**Records of scene-based questions**
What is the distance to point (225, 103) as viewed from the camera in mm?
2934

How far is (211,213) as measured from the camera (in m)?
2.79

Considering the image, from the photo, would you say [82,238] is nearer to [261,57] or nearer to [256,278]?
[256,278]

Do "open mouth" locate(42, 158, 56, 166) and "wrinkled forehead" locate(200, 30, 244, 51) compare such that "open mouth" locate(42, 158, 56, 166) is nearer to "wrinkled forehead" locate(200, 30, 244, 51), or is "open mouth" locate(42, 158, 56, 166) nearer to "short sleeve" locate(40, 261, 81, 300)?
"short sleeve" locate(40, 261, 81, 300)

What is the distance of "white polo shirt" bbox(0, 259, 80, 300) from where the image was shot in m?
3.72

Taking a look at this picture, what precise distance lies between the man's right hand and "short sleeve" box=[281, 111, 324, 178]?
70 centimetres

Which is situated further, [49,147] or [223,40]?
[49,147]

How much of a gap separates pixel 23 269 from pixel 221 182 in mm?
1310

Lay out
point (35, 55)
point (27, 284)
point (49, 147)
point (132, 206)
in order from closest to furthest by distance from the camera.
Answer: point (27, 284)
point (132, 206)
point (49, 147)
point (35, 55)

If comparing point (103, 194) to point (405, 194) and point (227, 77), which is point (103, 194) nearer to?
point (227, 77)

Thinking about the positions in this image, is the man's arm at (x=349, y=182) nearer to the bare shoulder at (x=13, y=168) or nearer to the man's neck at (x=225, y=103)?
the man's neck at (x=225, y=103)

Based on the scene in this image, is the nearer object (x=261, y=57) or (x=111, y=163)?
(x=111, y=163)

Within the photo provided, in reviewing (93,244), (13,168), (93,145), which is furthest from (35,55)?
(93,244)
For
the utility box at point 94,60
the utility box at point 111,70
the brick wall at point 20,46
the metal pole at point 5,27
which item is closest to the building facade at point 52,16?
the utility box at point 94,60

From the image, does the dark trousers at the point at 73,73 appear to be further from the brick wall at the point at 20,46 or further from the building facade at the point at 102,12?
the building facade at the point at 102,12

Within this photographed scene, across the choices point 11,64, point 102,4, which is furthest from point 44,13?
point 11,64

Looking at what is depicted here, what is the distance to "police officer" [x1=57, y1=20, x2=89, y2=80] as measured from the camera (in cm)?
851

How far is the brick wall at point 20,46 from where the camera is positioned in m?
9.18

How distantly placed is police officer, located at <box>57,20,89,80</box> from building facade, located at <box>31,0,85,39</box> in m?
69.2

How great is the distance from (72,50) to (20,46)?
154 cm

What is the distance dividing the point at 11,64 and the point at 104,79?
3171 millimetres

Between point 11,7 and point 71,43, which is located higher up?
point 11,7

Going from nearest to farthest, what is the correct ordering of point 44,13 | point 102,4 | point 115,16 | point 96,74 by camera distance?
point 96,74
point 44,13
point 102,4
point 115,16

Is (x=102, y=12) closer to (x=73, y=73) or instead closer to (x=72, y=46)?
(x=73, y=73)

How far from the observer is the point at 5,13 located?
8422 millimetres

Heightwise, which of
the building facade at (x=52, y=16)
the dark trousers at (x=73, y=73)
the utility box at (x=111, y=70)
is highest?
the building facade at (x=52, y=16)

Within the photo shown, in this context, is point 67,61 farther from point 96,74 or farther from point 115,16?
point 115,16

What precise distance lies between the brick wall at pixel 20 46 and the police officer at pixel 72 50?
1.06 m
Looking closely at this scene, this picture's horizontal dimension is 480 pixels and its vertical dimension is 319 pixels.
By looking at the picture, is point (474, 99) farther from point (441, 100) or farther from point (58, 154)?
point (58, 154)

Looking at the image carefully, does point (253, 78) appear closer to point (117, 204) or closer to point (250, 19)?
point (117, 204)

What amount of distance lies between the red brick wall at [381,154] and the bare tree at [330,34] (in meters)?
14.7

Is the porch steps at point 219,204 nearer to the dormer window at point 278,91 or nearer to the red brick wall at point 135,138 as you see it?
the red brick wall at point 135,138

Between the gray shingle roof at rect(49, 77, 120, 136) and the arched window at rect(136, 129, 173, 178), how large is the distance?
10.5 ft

**Given problem**
Copy every record above exactly as it appears.

**Solution**
What is the distance to point (225, 103) as viewed from the camera in mm?
2934

How far is (211,213) as measured from the camera (in m)?
2.79

Considering the image, from the photo, would you say [82,238] is nearer to [261,57] or nearer to [256,278]?
[256,278]

Do "open mouth" locate(42, 158, 56, 166) and "wrinkled forehead" locate(200, 30, 244, 51) compare such that "open mouth" locate(42, 158, 56, 166) is nearer to "wrinkled forehead" locate(200, 30, 244, 51), or is "open mouth" locate(42, 158, 56, 166) nearer to "short sleeve" locate(40, 261, 81, 300)?
"short sleeve" locate(40, 261, 81, 300)

What is the distance of "white polo shirt" bbox(0, 259, 80, 300) from where the image was shot in m?
3.72

Taking a look at this picture, what precise distance lies between the man's right hand and "short sleeve" box=[281, 111, 324, 178]?
70 centimetres

Which is situated further, [49,147] or [223,40]?
[49,147]

How much of a gap separates pixel 23 269 from pixel 221 182 in mm?
1310

Lay out
point (35, 55)
point (27, 284)
point (49, 147)
point (132, 206)
in order from closest to furthest by distance from the camera.
Answer: point (27, 284)
point (132, 206)
point (49, 147)
point (35, 55)

If comparing point (103, 194) to point (405, 194) and point (227, 77), which is point (103, 194) nearer to?
point (227, 77)

Thinking about the positions in this image, is the man's arm at (x=349, y=182) nearer to the bare shoulder at (x=13, y=168) or nearer to the man's neck at (x=225, y=103)?
the man's neck at (x=225, y=103)

Based on the scene in this image, is the nearer object (x=261, y=57) or (x=111, y=163)?
(x=111, y=163)

Within the photo provided, in reviewing (93,244), (13,168), (93,145), which is furthest from (35,55)?
(93,244)
For
the utility box at point 94,60
the utility box at point 111,70
the brick wall at point 20,46
the metal pole at point 5,27
which item is closest to the building facade at point 52,16?
the utility box at point 94,60

From the image, does the dark trousers at the point at 73,73 appear to be further from the brick wall at the point at 20,46 or further from the building facade at the point at 102,12?
the building facade at the point at 102,12

Within this photographed scene, across the choices point 11,64, point 102,4, which is furthest from point 44,13?
point 11,64

Looking at what is depicted here, what is the distance to "police officer" [x1=57, y1=20, x2=89, y2=80] as measured from the camera (in cm)?
851

How far is the brick wall at point 20,46 from where the camera is positioned in m?
9.18

How distantly placed is police officer, located at <box>57,20,89,80</box> from building facade, located at <box>31,0,85,39</box> in m?
69.2

How great is the distance from (72,50) to (20,46)?
154 cm

What is the distance dividing the point at 11,64 and the point at 104,79?
3171 millimetres

Between point 11,7 and point 71,43, which is located higher up?
point 11,7

Going from nearest to farthest, what is the correct ordering of point 44,13 | point 102,4 | point 115,16 | point 96,74 by camera distance?
point 96,74
point 44,13
point 102,4
point 115,16

Is (x=102, y=12) closer to (x=73, y=73) or instead closer to (x=72, y=46)?
(x=73, y=73)

How far from the observer is the point at 5,13 located?
8422 millimetres

Heightwise, which of
the building facade at (x=52, y=16)
the dark trousers at (x=73, y=73)
the utility box at (x=111, y=70)
is highest?
the building facade at (x=52, y=16)

Within the photo shown, in this context, is point 67,61 farther from point 96,74 or farther from point 115,16?
point 115,16

What precise distance lies between the brick wall at pixel 20 46 and the police officer at pixel 72 50?
1.06 m
Looking closely at this scene, this picture's horizontal dimension is 480 pixels and its vertical dimension is 319 pixels.
By looking at the picture, is point (474, 99) farther from point (441, 100) or farther from point (58, 154)?
point (58, 154)

Looking at the image carefully, does point (253, 78) appear closer to point (117, 204) or closer to point (250, 19)?
point (117, 204)

What amount of distance lies between the red brick wall at [381,154] and the bare tree at [330,34] (in meters)?
14.7

Is the porch steps at point 219,204 nearer to the dormer window at point 278,91 or nearer to the red brick wall at point 135,138 as you see it?
the red brick wall at point 135,138

Between the gray shingle roof at rect(49, 77, 120, 136) and the arched window at rect(136, 129, 173, 178), how large is the distance?
10.5 ft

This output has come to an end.